◆ Task prompt ◆
Copy each of the following entries back verbatim, without altering a single character.
=-=-=-=-=
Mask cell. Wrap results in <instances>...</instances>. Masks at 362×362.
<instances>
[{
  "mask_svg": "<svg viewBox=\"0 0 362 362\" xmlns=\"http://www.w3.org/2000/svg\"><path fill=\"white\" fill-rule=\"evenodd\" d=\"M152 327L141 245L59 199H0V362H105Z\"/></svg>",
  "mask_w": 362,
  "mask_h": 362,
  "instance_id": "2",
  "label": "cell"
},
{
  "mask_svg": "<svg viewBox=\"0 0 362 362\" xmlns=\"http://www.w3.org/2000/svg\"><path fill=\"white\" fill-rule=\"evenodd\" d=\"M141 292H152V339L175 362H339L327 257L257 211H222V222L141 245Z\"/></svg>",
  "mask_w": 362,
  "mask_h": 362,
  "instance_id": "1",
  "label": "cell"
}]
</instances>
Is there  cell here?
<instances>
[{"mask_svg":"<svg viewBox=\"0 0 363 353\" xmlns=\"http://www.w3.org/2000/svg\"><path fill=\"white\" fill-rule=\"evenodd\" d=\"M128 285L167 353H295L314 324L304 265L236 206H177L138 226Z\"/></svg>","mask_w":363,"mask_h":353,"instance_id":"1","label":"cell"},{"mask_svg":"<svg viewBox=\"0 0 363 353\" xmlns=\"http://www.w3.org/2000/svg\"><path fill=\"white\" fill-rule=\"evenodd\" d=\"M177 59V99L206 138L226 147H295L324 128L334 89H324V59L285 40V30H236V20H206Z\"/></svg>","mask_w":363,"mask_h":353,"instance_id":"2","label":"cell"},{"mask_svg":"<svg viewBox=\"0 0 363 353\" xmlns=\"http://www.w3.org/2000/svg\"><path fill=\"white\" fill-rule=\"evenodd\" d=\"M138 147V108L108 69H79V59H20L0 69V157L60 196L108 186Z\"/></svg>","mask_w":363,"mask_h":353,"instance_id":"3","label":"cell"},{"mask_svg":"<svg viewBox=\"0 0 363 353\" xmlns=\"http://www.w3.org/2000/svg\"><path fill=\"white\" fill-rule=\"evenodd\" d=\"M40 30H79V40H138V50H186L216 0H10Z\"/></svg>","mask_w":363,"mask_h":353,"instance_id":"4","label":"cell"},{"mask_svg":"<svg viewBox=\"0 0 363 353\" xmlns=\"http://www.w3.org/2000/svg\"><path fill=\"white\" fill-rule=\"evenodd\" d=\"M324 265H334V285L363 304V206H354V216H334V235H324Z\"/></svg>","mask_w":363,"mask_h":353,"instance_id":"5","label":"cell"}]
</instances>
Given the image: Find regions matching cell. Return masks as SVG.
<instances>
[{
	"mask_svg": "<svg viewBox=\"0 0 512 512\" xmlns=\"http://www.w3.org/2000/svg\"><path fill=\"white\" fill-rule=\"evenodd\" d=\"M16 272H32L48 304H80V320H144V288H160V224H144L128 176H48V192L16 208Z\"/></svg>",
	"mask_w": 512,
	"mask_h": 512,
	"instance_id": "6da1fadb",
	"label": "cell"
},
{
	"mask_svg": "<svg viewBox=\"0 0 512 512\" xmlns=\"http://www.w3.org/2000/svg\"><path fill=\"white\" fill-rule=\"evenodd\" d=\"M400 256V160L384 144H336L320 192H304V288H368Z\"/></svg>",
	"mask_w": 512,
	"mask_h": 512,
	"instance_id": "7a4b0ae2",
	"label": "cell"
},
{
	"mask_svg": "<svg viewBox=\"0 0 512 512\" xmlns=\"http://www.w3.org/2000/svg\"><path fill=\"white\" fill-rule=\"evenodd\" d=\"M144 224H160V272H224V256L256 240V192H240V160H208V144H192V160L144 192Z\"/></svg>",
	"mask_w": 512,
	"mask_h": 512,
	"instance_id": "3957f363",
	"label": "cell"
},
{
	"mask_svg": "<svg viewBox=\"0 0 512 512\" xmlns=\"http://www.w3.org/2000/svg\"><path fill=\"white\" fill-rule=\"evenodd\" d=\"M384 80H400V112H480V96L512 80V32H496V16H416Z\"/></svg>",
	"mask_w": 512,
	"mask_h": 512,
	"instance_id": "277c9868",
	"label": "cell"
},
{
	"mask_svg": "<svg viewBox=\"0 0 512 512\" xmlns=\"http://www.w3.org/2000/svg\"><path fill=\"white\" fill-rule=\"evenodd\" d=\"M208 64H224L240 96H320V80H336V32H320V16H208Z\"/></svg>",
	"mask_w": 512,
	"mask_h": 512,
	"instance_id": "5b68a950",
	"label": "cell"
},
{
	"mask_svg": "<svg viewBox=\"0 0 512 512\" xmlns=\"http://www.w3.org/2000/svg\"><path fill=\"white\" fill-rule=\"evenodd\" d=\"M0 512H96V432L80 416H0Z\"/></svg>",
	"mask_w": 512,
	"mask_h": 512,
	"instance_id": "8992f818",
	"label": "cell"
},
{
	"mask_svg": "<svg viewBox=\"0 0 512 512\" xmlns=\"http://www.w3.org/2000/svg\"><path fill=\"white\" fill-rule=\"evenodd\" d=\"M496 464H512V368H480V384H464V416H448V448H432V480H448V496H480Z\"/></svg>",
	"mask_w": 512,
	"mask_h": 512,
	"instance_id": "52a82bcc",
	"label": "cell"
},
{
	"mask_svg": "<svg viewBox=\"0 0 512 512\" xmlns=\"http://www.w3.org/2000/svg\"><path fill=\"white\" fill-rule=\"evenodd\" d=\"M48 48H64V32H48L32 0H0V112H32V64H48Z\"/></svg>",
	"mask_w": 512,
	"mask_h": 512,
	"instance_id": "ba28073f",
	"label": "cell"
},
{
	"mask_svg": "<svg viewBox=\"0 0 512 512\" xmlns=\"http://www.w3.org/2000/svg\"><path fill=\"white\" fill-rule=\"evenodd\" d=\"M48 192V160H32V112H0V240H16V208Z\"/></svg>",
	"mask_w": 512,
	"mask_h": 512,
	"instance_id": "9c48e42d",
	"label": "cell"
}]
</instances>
=-=-=-=-=
◆ Correct output ◆
Mask cell. Wrap results in <instances>...</instances>. Masks at 362×362.
<instances>
[{
  "mask_svg": "<svg viewBox=\"0 0 362 362\" xmlns=\"http://www.w3.org/2000/svg\"><path fill=\"white\" fill-rule=\"evenodd\" d=\"M152 327L141 245L59 199H0V362H105Z\"/></svg>",
  "mask_w": 362,
  "mask_h": 362,
  "instance_id": "2",
  "label": "cell"
},
{
  "mask_svg": "<svg viewBox=\"0 0 362 362\" xmlns=\"http://www.w3.org/2000/svg\"><path fill=\"white\" fill-rule=\"evenodd\" d=\"M141 292H152V339L175 362H339L327 257L257 211H222V222L141 245Z\"/></svg>",
  "mask_w": 362,
  "mask_h": 362,
  "instance_id": "1",
  "label": "cell"
}]
</instances>
Is there  cell here?
<instances>
[{"mask_svg":"<svg viewBox=\"0 0 363 353\" xmlns=\"http://www.w3.org/2000/svg\"><path fill=\"white\" fill-rule=\"evenodd\" d=\"M128 285L167 353H295L314 324L304 265L236 206H177L138 226Z\"/></svg>","mask_w":363,"mask_h":353,"instance_id":"1","label":"cell"},{"mask_svg":"<svg viewBox=\"0 0 363 353\" xmlns=\"http://www.w3.org/2000/svg\"><path fill=\"white\" fill-rule=\"evenodd\" d=\"M177 59V99L206 138L226 147H295L324 128L334 89H324V59L285 40V30H236V20H206Z\"/></svg>","mask_w":363,"mask_h":353,"instance_id":"2","label":"cell"},{"mask_svg":"<svg viewBox=\"0 0 363 353\" xmlns=\"http://www.w3.org/2000/svg\"><path fill=\"white\" fill-rule=\"evenodd\" d=\"M138 147V108L108 69H79V59H20L0 69V157L60 196L108 186Z\"/></svg>","mask_w":363,"mask_h":353,"instance_id":"3","label":"cell"},{"mask_svg":"<svg viewBox=\"0 0 363 353\" xmlns=\"http://www.w3.org/2000/svg\"><path fill=\"white\" fill-rule=\"evenodd\" d=\"M40 30H79V40H138V50H186L216 0H10Z\"/></svg>","mask_w":363,"mask_h":353,"instance_id":"4","label":"cell"},{"mask_svg":"<svg viewBox=\"0 0 363 353\" xmlns=\"http://www.w3.org/2000/svg\"><path fill=\"white\" fill-rule=\"evenodd\" d=\"M324 265H334V285L363 304V206H354V216H334V235H324Z\"/></svg>","mask_w":363,"mask_h":353,"instance_id":"5","label":"cell"}]
</instances>
Given the image: Find regions matching cell. Return masks as SVG.
<instances>
[{
	"mask_svg": "<svg viewBox=\"0 0 512 512\" xmlns=\"http://www.w3.org/2000/svg\"><path fill=\"white\" fill-rule=\"evenodd\" d=\"M16 272H32L48 304H80V320H144V288H160V224H144L128 176H48V192L16 208Z\"/></svg>",
	"mask_w": 512,
	"mask_h": 512,
	"instance_id": "6da1fadb",
	"label": "cell"
},
{
	"mask_svg": "<svg viewBox=\"0 0 512 512\" xmlns=\"http://www.w3.org/2000/svg\"><path fill=\"white\" fill-rule=\"evenodd\" d=\"M400 256V160L384 144H336L320 192H304V288H368Z\"/></svg>",
	"mask_w": 512,
	"mask_h": 512,
	"instance_id": "7a4b0ae2",
	"label": "cell"
},
{
	"mask_svg": "<svg viewBox=\"0 0 512 512\" xmlns=\"http://www.w3.org/2000/svg\"><path fill=\"white\" fill-rule=\"evenodd\" d=\"M144 224H160V272H224V256L256 240V192H240V160H208V144H192V160L144 192Z\"/></svg>",
	"mask_w": 512,
	"mask_h": 512,
	"instance_id": "3957f363",
	"label": "cell"
},
{
	"mask_svg": "<svg viewBox=\"0 0 512 512\" xmlns=\"http://www.w3.org/2000/svg\"><path fill=\"white\" fill-rule=\"evenodd\" d=\"M384 80H400V112H480V96L512 80V32H496V16H416Z\"/></svg>",
	"mask_w": 512,
	"mask_h": 512,
	"instance_id": "277c9868",
	"label": "cell"
},
{
	"mask_svg": "<svg viewBox=\"0 0 512 512\" xmlns=\"http://www.w3.org/2000/svg\"><path fill=\"white\" fill-rule=\"evenodd\" d=\"M208 64H224L240 96H320V80H336V32H320V16H208Z\"/></svg>",
	"mask_w": 512,
	"mask_h": 512,
	"instance_id": "5b68a950",
	"label": "cell"
},
{
	"mask_svg": "<svg viewBox=\"0 0 512 512\" xmlns=\"http://www.w3.org/2000/svg\"><path fill=\"white\" fill-rule=\"evenodd\" d=\"M0 512H96V432L80 416H0Z\"/></svg>",
	"mask_w": 512,
	"mask_h": 512,
	"instance_id": "8992f818",
	"label": "cell"
},
{
	"mask_svg": "<svg viewBox=\"0 0 512 512\" xmlns=\"http://www.w3.org/2000/svg\"><path fill=\"white\" fill-rule=\"evenodd\" d=\"M496 464H512V368H480V384H464V416H448V448H432V480H448V496H480Z\"/></svg>",
	"mask_w": 512,
	"mask_h": 512,
	"instance_id": "52a82bcc",
	"label": "cell"
},
{
	"mask_svg": "<svg viewBox=\"0 0 512 512\" xmlns=\"http://www.w3.org/2000/svg\"><path fill=\"white\" fill-rule=\"evenodd\" d=\"M48 48H64V32H48L32 0H0V112H32V64H48Z\"/></svg>",
	"mask_w": 512,
	"mask_h": 512,
	"instance_id": "ba28073f",
	"label": "cell"
},
{
	"mask_svg": "<svg viewBox=\"0 0 512 512\" xmlns=\"http://www.w3.org/2000/svg\"><path fill=\"white\" fill-rule=\"evenodd\" d=\"M48 192V160H32V112H0V240H16V208Z\"/></svg>",
	"mask_w": 512,
	"mask_h": 512,
	"instance_id": "9c48e42d",
	"label": "cell"
}]
</instances>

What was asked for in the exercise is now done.